Can you try setting sync_on_checkpoint=False in the SyncConfig?

Using a durable trainable should not require syncing to the head node/pod at all, since all checkpoints should live on cloud storage. But I saw this error earlier today, so if it persists, I’m happy to look more into it.

Hey @kai. Indeed, with sync_on_checkpoint=False the error disappeared, but the checkpoints are still not present on the head pod. Is this a valid behavior for Tune that checkpoints are stored only on one pod, in S3, but not synced down to the other pods?

root@ray-cluster-training-ray-worker-type-c5lxd:~/ray_results/short/PPO_WebEnv_7c88c_00000_0_max_nodes=150,visited_states=True_2021-07-20_17-02-22# ls -l
total 0
drwxr-xr-x 2 root root 82 Jul 20 17:05 checkpoint_000001
drwxr-xr-x 2 root root 82 Jul 20 17:06 checkpoint_000002
root@ray-cluster-training-ray-head-type-ds9jz:~/ray_results/short/PPO_WebEnv_7c88c_00000_0_max_nodes=150,visited_states=True_2021-07-20_17-02-22# ls -l
total 84
-rw-r--r-- 1 root root 21700 Jul 20 17:06 events.out.tfevents.1626793495.ray-cluster-training-ray-head-type-ds9jz
-rw-r--r-- 1 root root  5268 Jul 20 17:04 params.json
-rw-r--r-- 1 root root  4524 Jul 20 17:04 params.pkl
-rw-r--r-- 1 root root 11897 Jul 20 17:06 progress.csv
-rw-r--r-- 1 root root 31000 Jul 20 17:06 result.json

@kai did you have a chance to take a look at this?

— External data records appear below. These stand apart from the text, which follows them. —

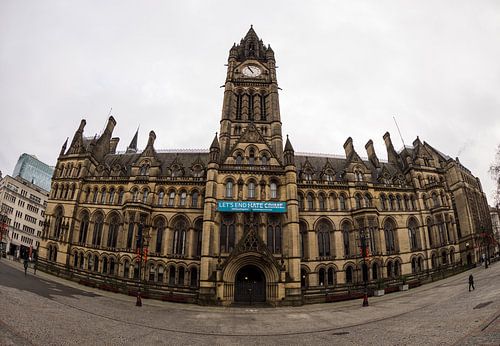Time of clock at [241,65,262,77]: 10:56
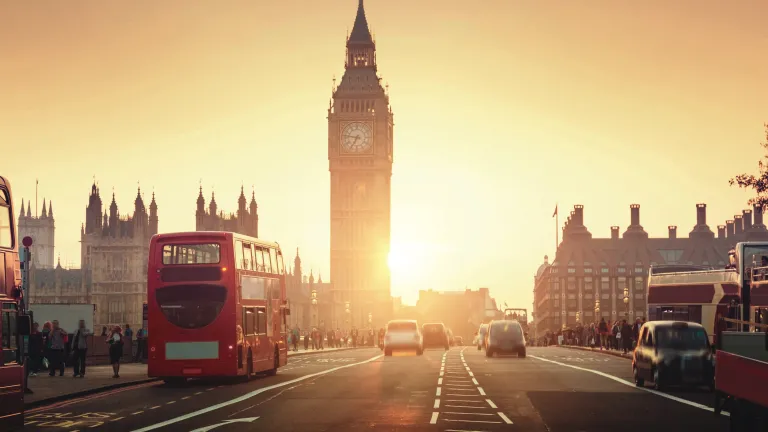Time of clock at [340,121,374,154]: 6:46
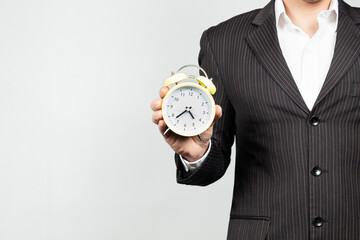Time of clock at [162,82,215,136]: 4:37
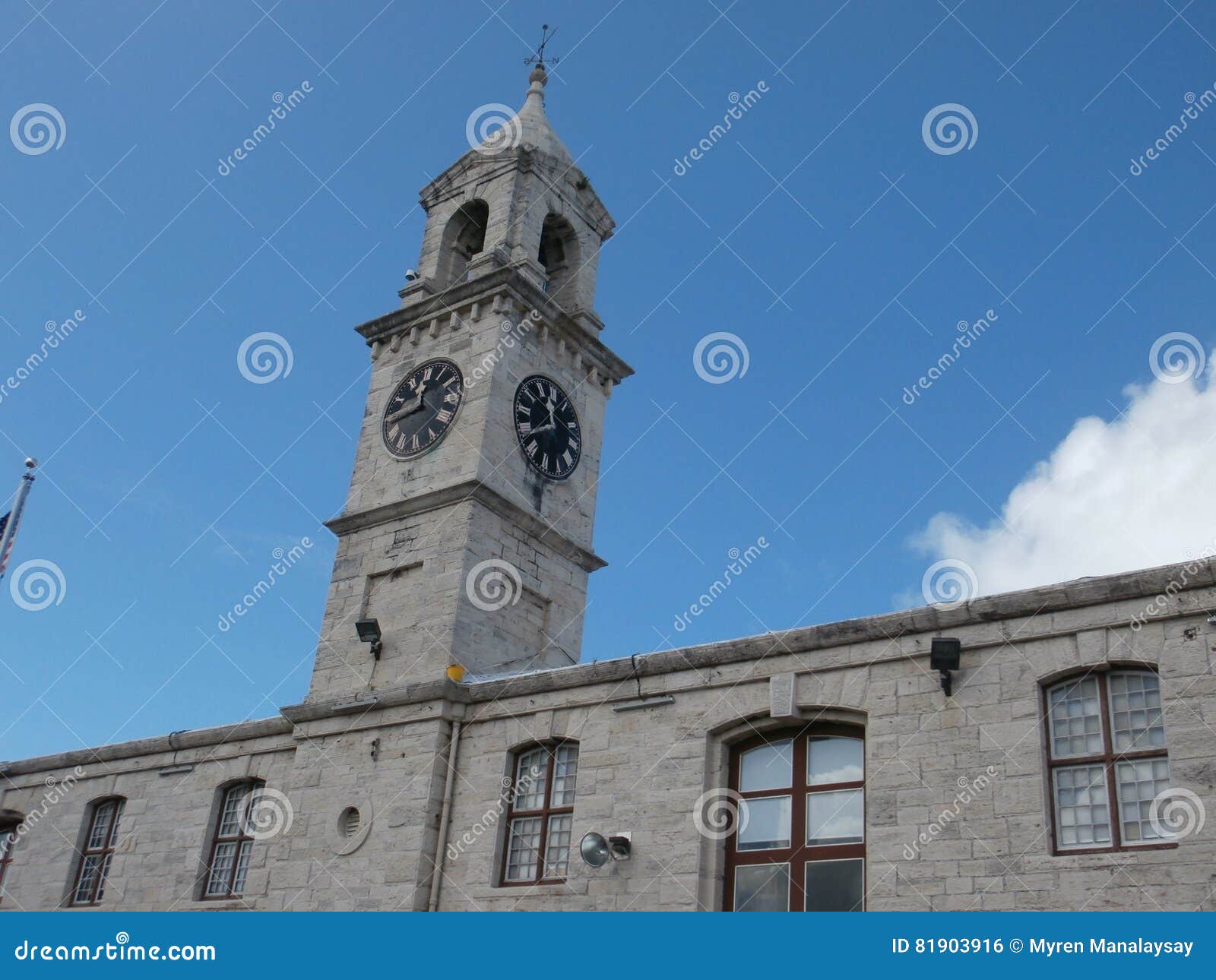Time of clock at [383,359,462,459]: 11:43
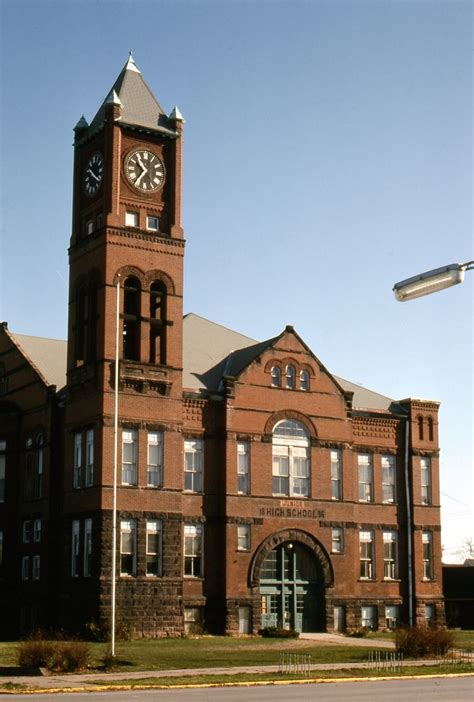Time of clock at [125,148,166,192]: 10:36
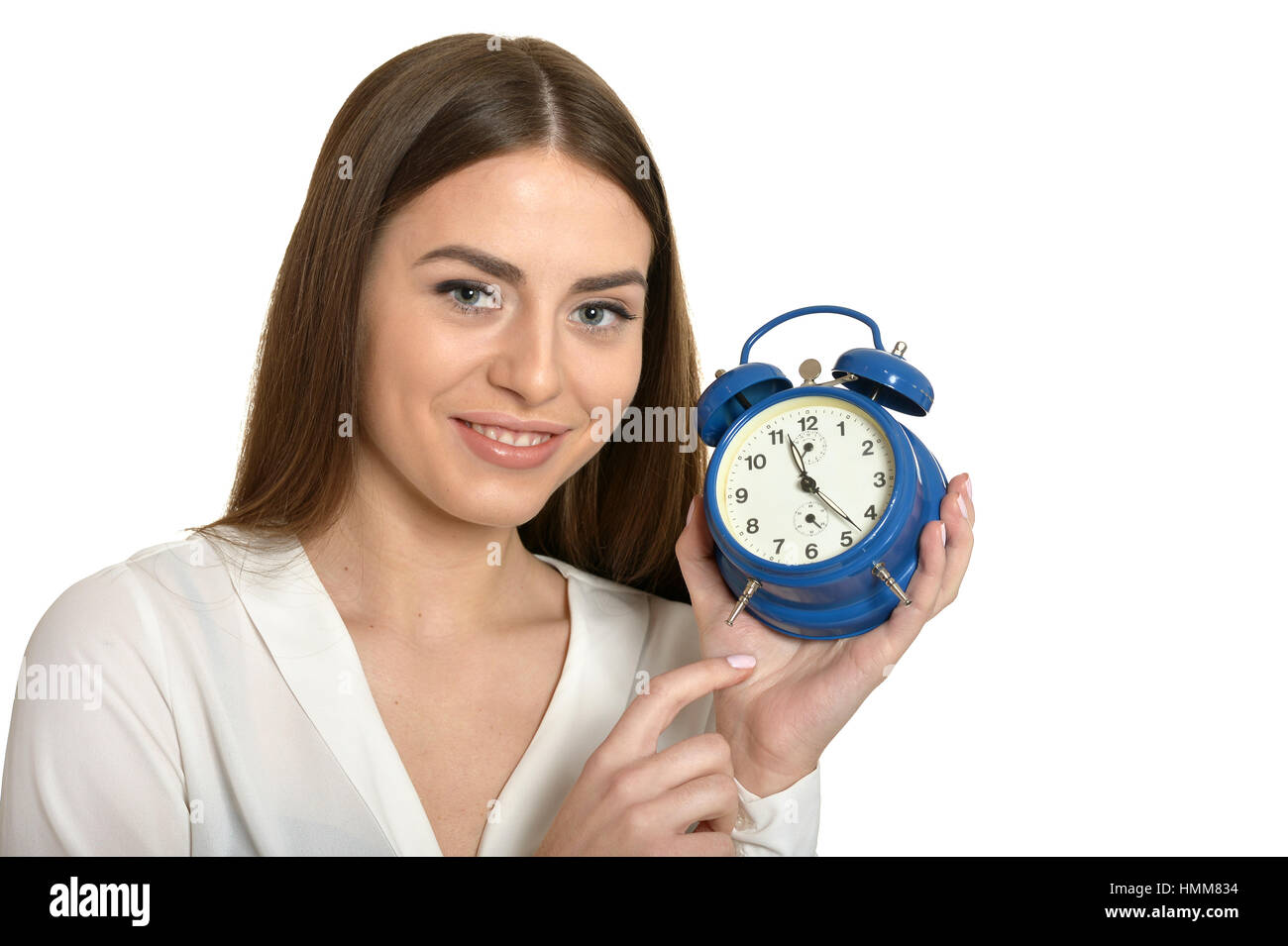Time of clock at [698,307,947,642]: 11:22
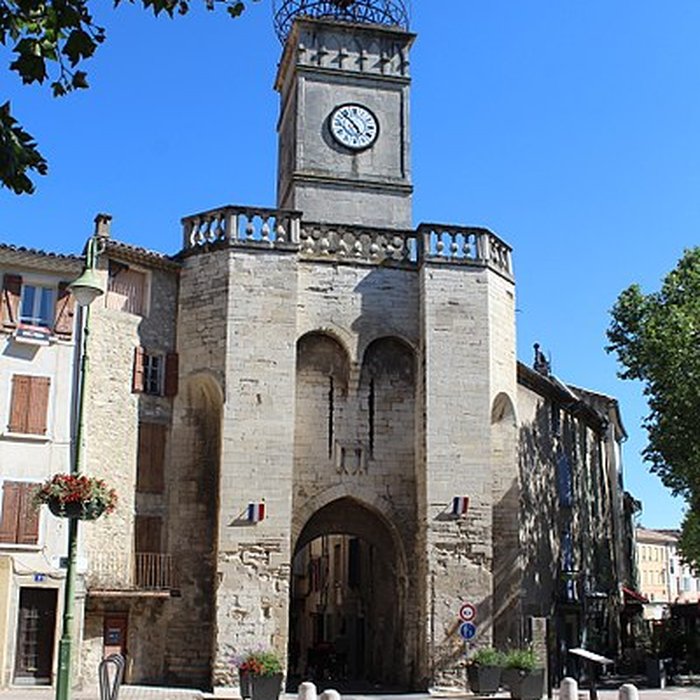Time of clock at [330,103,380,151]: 4:52
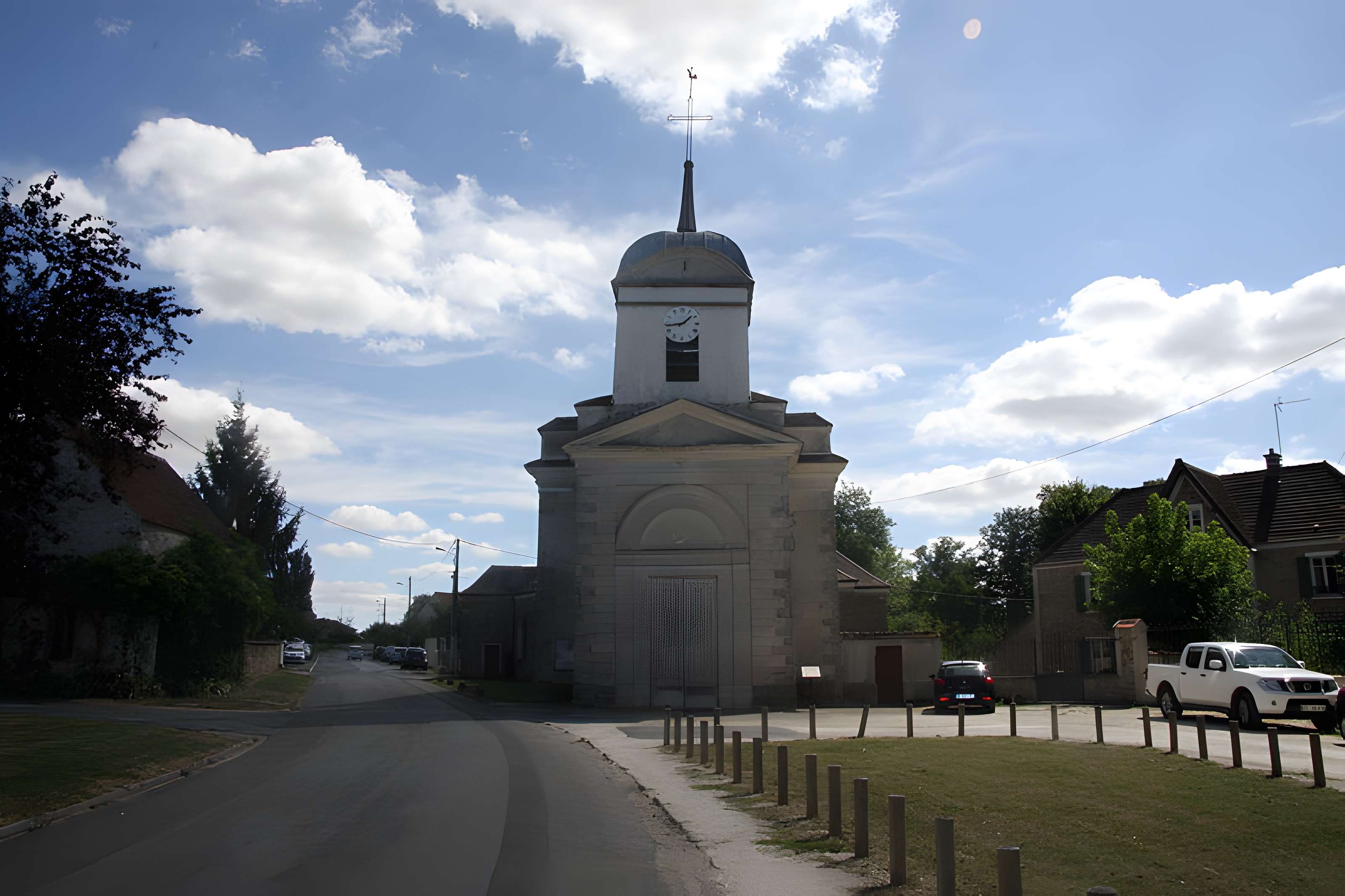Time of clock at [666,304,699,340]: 1:43
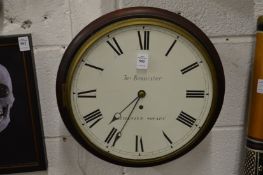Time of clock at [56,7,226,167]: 7:34
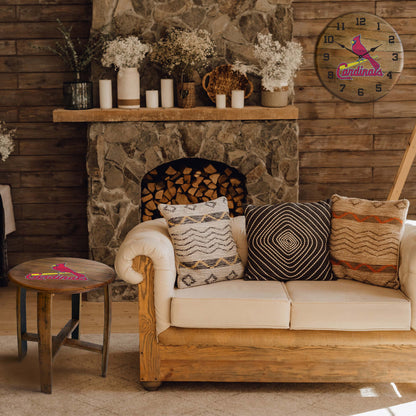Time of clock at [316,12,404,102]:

Sorry for the delay. If using a durable trainable, checkpoints will only be stored on the local nodes that executed the trials and on S3.

Syncing to the driver is currently not supported for durable trainables - this is mostly because we could end up with data inconsistencies (we don’t want to continuously sync new checkpoints).

So in the case that you’d want to have access to the checkpoints locally after training, you’d have to fetch them from s3 manually.

Thanks for the answer.

Still, there is one thing that bothers me - in case of a pod failure (e.g. when using AWS Spot instances), how does Tune recover failed workers? Is it going to spawn new workers and sync checkpoints there?

Yes, this is exactly what should happen!